堆
约 208 个字 59 行代码 预计阅读时间 1 分钟
1. 基础知识
- 一个size为\(n\)的heap, 上一层对应的根节点值是\(\lfloor \frac{n}{2} \rfloor\)
2. 基本代码
struct heapstruct{
int size;
int* nodes;
};
typedef struct heapstruct *PtrToHeap;
void Insert(int x, PtrToHeap h){
h->size++;
h->nodes[h->size]=x;
PercolateUp(h->size,h);
}
void PercolateUp(int p, PtrToHeap h){
int insert = h->nodes[p];
int i;
for(i=p;i/2>=1&&h->nodes[i/2]>insert;i/=2){
h->nodes[i]=h->nodes[i/2];
}
h->nodes[i]=insert;
}
//DeleteMin, 一定是删掉根节点
int DeleteMin(PtrToHeap h){
//把最后一个节点移到根节点
int element = h->nodes[1];
h->nodes[1]=h->nodes[h->size];
h->size--;
//下滤
PercolateDown(1,h);
return element;
}
void PercolateDown(int x, PtrToHeap h){
int element = h->nodes[x];
int p=x;
int child=p*2;
for(p=x;2*p<h->size+1;p=child){
child=p*2;
if(2*p+1<h->size+1){
if(h->nodes[2*p+1]<h->nodes[2*p]){
child=2*p+1;
}
}
if(element>h->nodes[child]){
h->nodes[p]=h->nodes[child];
}
else{
break;
}
}
h->nodes[p]=element;
}
void BuildHeap(PtrToHeap h){
int i;
for(i=h->size/2;i>=0;i--){
PercolateDown(i,h);
}
}
剩下的:
DecreaseKey: 先减去一个\(\Delta\)之后PercolateUp, Increase同理。Delete(p),把DeleteMin的1改成p就可以了。
3. 理论题
Important
Heap理论题中默认下标也是从 \(1\) 开始的。
-
对于节点\(i\)
-
父节点:\(\lfloor \dfrac{i + d - 2}{d} \rfloor\)
- 第一个孩子:\((i - 1)d + 2\)
- 最后一个孩子:\(id + 1\)
选择题里可以拿三叉堆算一下。
Which of the following statements about d-heaps is True?

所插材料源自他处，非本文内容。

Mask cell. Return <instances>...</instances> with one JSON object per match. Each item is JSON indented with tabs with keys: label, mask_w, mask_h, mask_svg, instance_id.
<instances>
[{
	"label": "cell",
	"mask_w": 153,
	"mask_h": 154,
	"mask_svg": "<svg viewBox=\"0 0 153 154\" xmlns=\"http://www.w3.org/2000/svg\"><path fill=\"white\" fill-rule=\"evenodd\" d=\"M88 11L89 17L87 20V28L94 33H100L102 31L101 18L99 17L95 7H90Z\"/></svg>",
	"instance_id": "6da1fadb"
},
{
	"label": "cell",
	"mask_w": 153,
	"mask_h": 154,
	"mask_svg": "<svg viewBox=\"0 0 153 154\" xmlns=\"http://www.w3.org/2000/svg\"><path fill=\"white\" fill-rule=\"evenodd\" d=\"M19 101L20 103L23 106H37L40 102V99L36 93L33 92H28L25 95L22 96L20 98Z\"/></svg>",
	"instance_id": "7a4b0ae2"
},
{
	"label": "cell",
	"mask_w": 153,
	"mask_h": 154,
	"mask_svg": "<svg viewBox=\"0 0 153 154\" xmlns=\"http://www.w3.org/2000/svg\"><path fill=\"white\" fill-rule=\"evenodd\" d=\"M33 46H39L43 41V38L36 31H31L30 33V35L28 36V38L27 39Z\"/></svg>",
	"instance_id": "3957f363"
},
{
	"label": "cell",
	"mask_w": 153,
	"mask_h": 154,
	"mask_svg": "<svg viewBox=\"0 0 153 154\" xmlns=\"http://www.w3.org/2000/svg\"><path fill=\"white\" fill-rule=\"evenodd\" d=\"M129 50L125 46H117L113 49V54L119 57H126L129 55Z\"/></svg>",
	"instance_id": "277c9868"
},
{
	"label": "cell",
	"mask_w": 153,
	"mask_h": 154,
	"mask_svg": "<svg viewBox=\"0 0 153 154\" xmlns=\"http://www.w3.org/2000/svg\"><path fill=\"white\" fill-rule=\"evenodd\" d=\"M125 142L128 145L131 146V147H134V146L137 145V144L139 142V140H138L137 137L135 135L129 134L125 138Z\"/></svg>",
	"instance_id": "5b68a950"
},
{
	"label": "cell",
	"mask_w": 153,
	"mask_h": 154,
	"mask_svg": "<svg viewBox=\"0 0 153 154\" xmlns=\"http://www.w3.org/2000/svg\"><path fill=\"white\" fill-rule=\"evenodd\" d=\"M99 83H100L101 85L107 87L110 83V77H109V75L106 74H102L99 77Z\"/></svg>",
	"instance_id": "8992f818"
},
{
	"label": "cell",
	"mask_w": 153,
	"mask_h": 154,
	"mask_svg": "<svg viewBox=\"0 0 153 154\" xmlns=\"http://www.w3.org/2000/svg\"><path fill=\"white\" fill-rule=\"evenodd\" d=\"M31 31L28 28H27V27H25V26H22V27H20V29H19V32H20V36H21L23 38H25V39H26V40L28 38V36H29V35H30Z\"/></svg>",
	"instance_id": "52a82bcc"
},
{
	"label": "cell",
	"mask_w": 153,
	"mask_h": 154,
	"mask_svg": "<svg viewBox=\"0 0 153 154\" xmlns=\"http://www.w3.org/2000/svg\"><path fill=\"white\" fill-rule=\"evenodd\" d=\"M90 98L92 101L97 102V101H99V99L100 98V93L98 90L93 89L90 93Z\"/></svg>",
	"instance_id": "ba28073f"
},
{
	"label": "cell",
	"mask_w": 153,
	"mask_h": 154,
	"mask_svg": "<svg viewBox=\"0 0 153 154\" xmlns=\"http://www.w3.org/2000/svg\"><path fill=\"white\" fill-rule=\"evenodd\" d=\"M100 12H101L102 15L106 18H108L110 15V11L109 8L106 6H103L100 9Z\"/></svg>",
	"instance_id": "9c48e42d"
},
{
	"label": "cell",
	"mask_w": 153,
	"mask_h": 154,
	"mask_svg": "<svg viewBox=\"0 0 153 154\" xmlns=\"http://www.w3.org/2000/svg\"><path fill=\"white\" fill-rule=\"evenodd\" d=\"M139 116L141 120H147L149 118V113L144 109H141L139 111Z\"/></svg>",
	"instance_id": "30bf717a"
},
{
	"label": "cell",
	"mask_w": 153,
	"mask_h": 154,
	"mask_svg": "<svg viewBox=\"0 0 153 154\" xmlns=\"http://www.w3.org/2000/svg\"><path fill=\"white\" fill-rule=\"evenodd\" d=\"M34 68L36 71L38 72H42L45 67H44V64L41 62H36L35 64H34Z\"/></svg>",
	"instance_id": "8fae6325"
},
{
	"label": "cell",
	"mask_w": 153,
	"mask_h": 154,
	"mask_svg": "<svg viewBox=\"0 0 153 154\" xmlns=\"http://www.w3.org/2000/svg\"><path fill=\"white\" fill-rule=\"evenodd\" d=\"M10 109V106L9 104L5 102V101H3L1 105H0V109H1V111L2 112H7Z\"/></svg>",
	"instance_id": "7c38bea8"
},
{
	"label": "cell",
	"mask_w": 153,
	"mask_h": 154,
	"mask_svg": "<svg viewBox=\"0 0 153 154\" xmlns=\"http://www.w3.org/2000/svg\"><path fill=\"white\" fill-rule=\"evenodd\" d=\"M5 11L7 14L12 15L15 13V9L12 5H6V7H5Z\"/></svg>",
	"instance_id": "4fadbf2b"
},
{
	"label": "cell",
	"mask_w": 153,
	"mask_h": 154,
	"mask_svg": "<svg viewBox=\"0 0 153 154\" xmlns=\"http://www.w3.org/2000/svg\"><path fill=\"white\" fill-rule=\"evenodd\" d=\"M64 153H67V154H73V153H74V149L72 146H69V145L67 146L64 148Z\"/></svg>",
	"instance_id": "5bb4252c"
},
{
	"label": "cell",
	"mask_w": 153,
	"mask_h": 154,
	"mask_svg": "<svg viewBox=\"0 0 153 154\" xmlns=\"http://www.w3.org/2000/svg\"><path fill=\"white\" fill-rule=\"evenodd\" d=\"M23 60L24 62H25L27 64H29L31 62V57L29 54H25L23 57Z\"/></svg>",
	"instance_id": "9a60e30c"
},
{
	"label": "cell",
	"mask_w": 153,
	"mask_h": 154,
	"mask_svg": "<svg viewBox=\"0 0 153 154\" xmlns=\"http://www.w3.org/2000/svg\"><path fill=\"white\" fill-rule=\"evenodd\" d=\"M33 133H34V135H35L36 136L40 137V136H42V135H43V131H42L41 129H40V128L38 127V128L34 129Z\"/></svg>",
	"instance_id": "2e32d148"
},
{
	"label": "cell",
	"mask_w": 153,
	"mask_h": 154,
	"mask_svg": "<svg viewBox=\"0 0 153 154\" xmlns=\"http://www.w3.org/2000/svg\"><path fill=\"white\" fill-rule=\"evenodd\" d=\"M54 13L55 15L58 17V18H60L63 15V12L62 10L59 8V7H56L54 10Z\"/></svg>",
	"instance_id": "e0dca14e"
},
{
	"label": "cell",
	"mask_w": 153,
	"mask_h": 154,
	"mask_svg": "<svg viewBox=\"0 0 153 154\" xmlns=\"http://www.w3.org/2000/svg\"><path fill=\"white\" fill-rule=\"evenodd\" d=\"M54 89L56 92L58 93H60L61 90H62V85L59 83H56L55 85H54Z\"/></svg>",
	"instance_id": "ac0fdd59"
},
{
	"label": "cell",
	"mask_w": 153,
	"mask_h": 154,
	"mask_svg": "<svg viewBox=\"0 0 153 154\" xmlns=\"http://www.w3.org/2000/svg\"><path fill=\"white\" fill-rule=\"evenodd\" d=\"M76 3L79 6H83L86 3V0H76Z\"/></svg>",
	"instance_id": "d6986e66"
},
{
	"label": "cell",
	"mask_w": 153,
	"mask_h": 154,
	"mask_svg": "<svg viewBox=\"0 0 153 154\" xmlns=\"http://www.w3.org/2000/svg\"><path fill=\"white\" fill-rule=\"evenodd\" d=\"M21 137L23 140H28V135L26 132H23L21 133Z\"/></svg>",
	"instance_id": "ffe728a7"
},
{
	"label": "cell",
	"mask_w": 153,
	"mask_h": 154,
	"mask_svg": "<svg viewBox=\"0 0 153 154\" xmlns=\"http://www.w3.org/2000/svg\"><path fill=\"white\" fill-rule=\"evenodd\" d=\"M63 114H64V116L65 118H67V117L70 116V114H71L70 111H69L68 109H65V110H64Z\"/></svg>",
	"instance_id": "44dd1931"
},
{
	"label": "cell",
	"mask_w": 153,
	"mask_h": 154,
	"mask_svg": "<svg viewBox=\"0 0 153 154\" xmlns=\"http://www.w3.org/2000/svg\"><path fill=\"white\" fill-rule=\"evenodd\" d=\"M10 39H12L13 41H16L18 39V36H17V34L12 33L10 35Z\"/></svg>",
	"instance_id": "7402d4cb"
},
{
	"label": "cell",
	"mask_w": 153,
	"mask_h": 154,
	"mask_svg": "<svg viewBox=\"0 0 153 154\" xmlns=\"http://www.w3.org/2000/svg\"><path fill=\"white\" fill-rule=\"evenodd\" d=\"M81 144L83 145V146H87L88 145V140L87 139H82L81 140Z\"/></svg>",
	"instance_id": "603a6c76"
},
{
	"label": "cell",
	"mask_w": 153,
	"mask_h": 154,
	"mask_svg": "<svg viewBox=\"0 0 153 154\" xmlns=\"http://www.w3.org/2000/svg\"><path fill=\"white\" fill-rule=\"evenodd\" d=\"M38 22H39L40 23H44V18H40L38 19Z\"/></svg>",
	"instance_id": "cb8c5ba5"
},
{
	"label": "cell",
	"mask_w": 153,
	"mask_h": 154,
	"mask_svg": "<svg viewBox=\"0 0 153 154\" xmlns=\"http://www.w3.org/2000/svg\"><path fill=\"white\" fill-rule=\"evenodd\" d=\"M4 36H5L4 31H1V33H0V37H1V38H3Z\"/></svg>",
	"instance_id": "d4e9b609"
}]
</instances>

- A. In a complete d-heap, the number of leaf nodes is less than the number of internal nodes.
- B. The height of a d-heap with n elements is directly proportional to n.
- C. D-heaps are used for sorting data in ascending order.
- D. In a d-heap, the parent of a given node can be found using integer division.
Answer
D√,C不准确,也可以用来降序。